::: READING PASSAGE :::
In the frantic scramble by developers,
builders and architects to obtain a gold medal
in sustainability, even for the most unsustainable
projects, one fundamental element seems
to elude the contestants: so far, the aspiration
to make ecosystem-friendly architecture has
not produced a single specific aesthetic, or, if
you prefer, “image”.
Assemblages of glass and steel, a profusion
of different types of wood for facades and
structures, grasses from the backwoods creeping
up walls of staggering heights: it seems that
anything goes when it comes to this genre of
new green kitsch. It is so quickly assimilated by
styles that have a purely mediagenic existence
that it is going down in the chronicles as contemporary
architecture. Thus all attempts to
break away from the confused formalist rhetoric
with its sprinkling of aromatic herbs are welcome,
so that original directions can be taken
to create a new environmental image.
From their forward position in Barcelona,
where all the natural and artificial scents of
the Mediterranean condense into a thick intellectual
mist, Emiliano López and Mónica Rivera
tackle this design issue with a generous helping
of beginner’s luck – in this specific case
with a client who had never before possessed
a hotel. It is a known fact of capitalism that
hotels have become a highly profitable specialisation
for those who succeed in gaining a
foothold. It is also obvious, however, that this
is a mined commercial territory where planetary
travellers are easily bored to death when
they have to take up temporary residence in
constipated stylistic endeavours of invention,
which in the best cases look like imitations of
Philippe Starck, who has become more of an
entrepreneur than a designer, yet blatantly
immune to the contagion of banality.
::: MATERIAL PROVIDED :::
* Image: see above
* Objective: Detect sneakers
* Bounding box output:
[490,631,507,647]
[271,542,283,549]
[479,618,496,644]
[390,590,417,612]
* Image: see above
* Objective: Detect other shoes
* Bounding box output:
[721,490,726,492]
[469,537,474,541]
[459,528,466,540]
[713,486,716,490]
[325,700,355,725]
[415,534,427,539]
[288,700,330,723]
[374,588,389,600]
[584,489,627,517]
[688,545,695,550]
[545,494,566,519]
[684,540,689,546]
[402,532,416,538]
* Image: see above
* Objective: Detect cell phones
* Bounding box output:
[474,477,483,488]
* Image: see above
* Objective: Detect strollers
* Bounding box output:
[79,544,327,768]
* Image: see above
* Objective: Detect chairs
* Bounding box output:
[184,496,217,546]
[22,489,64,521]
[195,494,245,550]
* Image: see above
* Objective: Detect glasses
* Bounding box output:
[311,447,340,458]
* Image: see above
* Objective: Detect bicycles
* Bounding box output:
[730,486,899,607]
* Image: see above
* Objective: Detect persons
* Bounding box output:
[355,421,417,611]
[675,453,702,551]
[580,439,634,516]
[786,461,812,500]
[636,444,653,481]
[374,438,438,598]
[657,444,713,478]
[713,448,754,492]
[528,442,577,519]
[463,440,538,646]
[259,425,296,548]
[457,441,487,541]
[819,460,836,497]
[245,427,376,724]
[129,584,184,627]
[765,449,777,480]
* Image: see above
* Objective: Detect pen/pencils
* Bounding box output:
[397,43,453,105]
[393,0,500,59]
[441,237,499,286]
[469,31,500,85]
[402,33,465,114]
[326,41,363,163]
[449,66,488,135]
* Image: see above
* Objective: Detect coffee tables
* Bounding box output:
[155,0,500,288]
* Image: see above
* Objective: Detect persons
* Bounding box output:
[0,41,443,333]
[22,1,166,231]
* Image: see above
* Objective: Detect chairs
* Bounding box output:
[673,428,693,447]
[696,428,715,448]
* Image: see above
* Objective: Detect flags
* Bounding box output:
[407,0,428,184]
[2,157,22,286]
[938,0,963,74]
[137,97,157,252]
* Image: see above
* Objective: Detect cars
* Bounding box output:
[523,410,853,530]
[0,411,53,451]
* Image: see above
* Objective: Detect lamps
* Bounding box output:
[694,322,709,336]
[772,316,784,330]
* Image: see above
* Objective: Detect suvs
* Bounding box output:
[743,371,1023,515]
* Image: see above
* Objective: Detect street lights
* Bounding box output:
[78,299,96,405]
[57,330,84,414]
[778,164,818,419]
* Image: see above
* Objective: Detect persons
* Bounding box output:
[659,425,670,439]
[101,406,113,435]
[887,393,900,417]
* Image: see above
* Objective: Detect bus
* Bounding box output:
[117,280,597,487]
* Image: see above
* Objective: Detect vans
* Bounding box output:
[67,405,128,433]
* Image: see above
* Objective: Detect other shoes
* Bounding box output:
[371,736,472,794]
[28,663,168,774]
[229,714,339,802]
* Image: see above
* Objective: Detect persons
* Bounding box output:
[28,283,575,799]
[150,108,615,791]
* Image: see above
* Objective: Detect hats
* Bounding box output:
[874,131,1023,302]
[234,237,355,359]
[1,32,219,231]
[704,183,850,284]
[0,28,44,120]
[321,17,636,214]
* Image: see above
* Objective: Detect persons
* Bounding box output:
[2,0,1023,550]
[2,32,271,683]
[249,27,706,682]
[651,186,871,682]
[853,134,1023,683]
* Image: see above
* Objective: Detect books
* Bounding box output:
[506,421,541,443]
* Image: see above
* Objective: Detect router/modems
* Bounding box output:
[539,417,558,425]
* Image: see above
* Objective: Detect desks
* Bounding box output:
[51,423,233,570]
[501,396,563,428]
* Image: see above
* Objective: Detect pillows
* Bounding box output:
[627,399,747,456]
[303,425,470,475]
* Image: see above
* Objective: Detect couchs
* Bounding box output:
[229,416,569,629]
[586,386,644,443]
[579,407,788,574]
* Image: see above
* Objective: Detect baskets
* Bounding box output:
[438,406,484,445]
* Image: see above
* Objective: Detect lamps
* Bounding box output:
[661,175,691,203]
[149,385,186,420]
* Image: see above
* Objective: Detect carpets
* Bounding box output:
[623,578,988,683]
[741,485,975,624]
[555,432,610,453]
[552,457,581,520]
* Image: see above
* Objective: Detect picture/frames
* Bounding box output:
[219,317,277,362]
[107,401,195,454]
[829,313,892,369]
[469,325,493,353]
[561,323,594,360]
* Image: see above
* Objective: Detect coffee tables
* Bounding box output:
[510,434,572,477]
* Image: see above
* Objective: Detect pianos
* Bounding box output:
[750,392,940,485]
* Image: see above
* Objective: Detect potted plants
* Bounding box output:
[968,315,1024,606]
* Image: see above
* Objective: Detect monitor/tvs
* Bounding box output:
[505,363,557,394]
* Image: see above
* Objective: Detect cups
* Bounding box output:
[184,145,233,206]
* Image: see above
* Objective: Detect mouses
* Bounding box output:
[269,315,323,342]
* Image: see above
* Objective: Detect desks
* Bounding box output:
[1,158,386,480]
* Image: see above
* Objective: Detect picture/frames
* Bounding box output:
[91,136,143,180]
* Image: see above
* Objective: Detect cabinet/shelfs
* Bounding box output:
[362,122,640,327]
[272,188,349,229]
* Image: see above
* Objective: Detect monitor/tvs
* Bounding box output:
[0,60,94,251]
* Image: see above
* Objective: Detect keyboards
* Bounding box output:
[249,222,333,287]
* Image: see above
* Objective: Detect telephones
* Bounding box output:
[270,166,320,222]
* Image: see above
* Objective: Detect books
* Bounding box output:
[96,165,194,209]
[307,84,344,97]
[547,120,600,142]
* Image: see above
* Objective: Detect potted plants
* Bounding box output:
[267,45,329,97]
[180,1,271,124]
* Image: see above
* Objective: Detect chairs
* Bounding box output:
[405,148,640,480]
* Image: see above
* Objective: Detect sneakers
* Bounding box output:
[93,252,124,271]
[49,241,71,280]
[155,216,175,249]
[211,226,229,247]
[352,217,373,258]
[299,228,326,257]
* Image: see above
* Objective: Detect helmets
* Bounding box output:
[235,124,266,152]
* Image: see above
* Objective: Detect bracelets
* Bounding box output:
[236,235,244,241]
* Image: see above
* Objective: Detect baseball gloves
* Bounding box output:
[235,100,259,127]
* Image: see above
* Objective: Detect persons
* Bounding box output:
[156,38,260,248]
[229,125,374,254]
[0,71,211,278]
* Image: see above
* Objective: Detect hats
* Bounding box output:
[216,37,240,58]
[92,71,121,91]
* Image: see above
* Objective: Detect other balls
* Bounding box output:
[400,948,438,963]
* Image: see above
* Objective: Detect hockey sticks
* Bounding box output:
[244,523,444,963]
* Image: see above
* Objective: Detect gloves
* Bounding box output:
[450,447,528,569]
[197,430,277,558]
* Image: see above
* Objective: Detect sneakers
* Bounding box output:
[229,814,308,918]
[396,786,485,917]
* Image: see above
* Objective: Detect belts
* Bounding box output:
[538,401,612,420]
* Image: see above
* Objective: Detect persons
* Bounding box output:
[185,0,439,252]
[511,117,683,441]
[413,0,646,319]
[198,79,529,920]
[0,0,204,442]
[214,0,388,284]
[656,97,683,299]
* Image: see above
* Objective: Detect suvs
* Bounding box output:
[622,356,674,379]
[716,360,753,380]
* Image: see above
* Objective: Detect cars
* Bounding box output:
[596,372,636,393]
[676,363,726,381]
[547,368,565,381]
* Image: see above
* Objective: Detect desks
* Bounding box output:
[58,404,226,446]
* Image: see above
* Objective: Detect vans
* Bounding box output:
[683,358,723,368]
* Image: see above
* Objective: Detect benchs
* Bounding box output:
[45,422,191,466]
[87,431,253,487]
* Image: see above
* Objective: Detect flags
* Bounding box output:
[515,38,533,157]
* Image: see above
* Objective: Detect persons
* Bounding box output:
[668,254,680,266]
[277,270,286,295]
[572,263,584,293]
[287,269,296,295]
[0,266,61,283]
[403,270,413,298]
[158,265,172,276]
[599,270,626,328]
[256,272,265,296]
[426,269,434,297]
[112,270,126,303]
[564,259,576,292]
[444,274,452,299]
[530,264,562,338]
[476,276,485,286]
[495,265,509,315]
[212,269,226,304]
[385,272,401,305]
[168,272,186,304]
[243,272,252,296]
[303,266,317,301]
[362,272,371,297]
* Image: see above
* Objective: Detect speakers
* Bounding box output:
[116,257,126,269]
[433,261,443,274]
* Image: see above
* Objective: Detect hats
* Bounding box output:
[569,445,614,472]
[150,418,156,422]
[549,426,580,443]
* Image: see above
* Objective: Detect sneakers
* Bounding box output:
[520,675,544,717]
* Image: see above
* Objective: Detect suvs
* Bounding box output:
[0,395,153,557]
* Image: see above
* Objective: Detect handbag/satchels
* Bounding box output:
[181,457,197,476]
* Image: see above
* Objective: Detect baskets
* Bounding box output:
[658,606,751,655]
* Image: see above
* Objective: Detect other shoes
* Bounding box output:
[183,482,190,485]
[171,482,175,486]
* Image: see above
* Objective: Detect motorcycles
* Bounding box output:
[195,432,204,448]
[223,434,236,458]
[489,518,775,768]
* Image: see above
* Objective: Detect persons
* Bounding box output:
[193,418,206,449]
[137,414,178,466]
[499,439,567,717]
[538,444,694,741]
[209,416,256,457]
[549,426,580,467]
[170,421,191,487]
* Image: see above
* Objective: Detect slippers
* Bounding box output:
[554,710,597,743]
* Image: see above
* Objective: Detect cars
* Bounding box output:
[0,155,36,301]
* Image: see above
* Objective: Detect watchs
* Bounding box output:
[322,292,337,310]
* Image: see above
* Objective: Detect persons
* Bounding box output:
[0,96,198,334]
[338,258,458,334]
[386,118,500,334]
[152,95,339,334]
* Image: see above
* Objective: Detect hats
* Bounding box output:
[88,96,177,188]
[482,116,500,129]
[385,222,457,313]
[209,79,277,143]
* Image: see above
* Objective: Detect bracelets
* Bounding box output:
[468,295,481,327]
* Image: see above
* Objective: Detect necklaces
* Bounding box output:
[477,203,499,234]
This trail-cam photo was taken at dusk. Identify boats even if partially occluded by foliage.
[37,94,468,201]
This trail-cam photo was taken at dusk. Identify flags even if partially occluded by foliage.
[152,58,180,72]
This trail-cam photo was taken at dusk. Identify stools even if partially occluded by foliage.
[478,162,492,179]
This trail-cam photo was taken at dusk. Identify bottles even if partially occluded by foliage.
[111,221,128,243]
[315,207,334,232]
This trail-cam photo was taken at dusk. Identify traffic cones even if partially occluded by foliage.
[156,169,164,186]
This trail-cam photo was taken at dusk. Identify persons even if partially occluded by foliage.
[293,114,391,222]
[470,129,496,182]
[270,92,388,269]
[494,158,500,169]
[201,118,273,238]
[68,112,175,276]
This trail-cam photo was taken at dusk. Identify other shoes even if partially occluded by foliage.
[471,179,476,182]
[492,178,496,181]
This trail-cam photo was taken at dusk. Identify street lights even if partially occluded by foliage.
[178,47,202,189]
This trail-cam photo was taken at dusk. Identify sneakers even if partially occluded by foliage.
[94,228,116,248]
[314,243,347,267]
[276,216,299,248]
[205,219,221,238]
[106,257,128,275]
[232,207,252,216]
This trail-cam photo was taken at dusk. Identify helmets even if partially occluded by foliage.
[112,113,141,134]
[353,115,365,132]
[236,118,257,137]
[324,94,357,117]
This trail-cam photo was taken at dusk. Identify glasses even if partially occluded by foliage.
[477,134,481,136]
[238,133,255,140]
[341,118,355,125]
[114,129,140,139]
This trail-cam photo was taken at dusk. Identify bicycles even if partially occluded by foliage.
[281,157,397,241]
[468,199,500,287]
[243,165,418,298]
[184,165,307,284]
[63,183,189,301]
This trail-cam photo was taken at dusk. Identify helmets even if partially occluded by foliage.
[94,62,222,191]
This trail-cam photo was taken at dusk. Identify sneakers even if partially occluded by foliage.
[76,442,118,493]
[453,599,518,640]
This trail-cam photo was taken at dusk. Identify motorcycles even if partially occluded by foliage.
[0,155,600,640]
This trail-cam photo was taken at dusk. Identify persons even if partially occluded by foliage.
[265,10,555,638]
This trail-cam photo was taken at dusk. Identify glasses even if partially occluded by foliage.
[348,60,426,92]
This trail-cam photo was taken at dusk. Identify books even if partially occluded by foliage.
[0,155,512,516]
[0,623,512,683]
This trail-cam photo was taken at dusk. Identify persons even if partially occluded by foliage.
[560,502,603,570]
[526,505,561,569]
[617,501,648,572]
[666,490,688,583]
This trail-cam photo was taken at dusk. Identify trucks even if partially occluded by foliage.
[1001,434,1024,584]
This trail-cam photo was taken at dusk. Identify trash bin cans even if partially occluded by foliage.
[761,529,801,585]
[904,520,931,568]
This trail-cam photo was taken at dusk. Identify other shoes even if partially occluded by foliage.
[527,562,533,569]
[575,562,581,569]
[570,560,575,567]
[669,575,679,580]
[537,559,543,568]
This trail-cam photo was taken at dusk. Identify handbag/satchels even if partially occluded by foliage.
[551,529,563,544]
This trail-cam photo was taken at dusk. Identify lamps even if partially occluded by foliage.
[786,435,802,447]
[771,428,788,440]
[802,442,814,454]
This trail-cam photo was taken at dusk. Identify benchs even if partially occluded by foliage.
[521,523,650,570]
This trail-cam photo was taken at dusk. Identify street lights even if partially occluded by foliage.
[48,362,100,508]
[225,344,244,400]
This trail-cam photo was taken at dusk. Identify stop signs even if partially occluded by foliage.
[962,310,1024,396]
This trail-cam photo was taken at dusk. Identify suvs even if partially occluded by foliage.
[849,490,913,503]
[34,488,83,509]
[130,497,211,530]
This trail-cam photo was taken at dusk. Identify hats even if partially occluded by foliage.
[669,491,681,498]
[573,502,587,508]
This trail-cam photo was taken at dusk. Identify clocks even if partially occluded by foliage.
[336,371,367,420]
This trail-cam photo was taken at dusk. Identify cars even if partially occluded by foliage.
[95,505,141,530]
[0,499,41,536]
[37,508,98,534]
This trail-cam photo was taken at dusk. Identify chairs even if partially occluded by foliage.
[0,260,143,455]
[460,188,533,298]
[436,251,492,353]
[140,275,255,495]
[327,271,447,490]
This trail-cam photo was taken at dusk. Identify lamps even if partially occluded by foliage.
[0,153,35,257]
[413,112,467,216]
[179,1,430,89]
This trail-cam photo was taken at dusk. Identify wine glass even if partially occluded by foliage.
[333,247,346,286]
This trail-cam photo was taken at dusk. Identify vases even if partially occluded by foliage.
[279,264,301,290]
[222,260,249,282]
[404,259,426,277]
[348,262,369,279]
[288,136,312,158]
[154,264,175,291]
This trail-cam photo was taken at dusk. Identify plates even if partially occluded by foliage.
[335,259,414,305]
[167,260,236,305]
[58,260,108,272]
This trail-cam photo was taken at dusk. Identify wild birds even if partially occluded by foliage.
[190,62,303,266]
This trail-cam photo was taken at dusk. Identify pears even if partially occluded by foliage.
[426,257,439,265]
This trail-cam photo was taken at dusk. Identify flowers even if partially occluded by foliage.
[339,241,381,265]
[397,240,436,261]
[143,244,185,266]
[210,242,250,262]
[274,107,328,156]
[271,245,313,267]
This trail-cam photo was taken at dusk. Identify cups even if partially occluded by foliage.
:::
SET OF TASKS:
1. Please quote the essay on green architecture between "Assemblages of glass" and "new environmental image.", inclusive.
2. Answer these questions from the essay on green architecture:
(a) So far, what has the aspiration to make ecosystem-friendly architecture failed to produce?
(b) From what city do Emiliano López and Mónica Rivera work?
(c) What had their client never before possessed?
The material above plays no part in this work.

EXERCISE ANSWERS:
1.
Assemblages of glass and steel, a profusion
of different types of wood for facades and
structures, grasses from the backwoods creeping
up walls of staggering heights: it seems that
anything goes when it comes to this genre of
new green kitsch. It is so quickly assimilated by
styles that have a purely mediagenic existence
that it is going down in the chronicles as contemporary
architecture. Thus all attempts to
break away from the confused formalist rhetoric
with its sprinkling of aromatic herbs are welcome,
so that original directions can be taken
to create a new environmental image.

2.
(a) A single specific aesthetic, or "image"
(b) Barcelona
(c) A hotel